In 2018 the village was selected as a Designated Village Center by the Vermont Agency of Commerce and Community Development. This community revitalization program helps maintain or evolve small to medium-sized historic centers with existing civic and commercial buildings. The designation supports the historic center and offers training and financial incentives to bring additional public and private investment to spark village revitalization.

==Government==

East Hardwick Village is part of the incorporated Town of Hardwick. The town is managed by a town manager and five member select board. The town holds an annual town meeting in March. The town has one elementary school (K-6). Grades 7-12 attend the Hazen Union School (Greensboro, Hardwick, Woodbury) which is located in Hardwick. Additional programs available within the district include the Green Mountain Technology and Career Center, Dual Enrollment, Early College and Pathways/Independent Study. The enrollment levels over the last ten years span from 314 students to 376 students.

East Hardwick was never an incorporated Village, but was established as a Vermont Fire District, also a municipal corporation. The East Hardwick Fire District no.1 (EHFD#1) was established in 1912. The Fire District had powers to collect taxes, post bonds, build sidewalks, build a reservoir and water lines, collect water rents, instal street lights and other community improvements. Today, most of those duties, including the collection of taxes, are the provenance of the town of Hardwick. The village of East Hardwick still maintains its own water system, managed by a board of trustees under the East Hardwick Fire District designation. The water system is fed by springs located 94 acres of pristine softwood forest. The water is stored in an underground reservoir and is gravity fed into the village.

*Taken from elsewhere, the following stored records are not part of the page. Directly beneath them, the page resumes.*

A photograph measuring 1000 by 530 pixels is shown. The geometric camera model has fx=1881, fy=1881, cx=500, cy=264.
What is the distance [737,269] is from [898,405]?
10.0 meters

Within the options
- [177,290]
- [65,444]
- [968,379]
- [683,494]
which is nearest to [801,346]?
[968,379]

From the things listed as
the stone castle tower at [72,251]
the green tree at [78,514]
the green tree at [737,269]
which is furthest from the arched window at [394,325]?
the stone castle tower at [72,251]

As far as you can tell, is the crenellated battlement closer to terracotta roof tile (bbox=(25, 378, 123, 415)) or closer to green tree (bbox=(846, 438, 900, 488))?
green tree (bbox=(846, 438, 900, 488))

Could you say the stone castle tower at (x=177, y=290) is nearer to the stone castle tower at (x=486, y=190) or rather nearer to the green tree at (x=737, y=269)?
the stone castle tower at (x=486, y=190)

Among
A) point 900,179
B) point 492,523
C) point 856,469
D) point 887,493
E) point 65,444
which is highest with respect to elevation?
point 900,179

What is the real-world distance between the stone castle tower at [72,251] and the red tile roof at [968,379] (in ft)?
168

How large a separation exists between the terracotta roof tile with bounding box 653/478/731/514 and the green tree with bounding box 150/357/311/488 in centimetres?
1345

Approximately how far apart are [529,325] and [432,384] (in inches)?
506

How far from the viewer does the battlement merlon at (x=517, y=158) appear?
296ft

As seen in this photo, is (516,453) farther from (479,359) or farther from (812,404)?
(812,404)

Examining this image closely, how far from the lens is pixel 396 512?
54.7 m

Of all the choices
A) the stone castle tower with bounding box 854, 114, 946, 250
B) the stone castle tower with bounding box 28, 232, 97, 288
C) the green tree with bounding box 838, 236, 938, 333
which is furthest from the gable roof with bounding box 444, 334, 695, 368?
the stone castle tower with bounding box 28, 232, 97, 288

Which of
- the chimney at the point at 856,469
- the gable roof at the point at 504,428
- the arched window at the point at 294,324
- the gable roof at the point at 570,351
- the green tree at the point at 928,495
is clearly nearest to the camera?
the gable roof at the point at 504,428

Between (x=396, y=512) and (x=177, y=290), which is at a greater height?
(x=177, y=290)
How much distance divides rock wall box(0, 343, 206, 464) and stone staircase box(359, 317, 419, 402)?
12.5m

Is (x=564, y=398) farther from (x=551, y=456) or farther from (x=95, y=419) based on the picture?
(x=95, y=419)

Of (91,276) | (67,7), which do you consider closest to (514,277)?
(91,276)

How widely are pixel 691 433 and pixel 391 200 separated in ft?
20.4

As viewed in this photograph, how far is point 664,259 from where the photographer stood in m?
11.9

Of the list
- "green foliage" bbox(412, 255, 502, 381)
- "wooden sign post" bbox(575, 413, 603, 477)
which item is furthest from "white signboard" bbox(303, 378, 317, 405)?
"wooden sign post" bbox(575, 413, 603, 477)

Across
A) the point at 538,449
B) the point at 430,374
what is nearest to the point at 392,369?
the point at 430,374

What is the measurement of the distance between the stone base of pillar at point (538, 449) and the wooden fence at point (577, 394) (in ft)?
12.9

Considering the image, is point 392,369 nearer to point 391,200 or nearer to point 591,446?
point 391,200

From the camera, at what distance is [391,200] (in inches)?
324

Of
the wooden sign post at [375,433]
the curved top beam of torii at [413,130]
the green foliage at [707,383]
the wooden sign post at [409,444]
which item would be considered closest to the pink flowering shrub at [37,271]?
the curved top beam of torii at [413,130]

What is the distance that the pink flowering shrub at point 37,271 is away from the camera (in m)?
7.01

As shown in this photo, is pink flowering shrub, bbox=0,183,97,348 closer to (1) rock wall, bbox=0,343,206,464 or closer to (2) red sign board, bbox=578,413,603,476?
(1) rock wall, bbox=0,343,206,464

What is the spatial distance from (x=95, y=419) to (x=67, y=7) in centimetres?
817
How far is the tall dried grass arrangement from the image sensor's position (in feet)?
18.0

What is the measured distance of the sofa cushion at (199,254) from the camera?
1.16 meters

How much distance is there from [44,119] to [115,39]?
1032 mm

Sanborn Cemetery is on Montgomery Hill in East Hardwick. Samuel Stevens, his wife Puah and many generations of East Hardwickians are buried there. The cemetery is owned by the town of Hardwick and managed by the town sexton.

East Hardwick does not have a sewage treatment plant; residences and businesses have private septic systems. The Hardwick Police Department and volunteer ambulance and the Hardwick Fire District service the village. Electricity is provided by the Hardwick Electric Department, a not for profit municipal utility. Comcast provides cable TV and internet services to the village.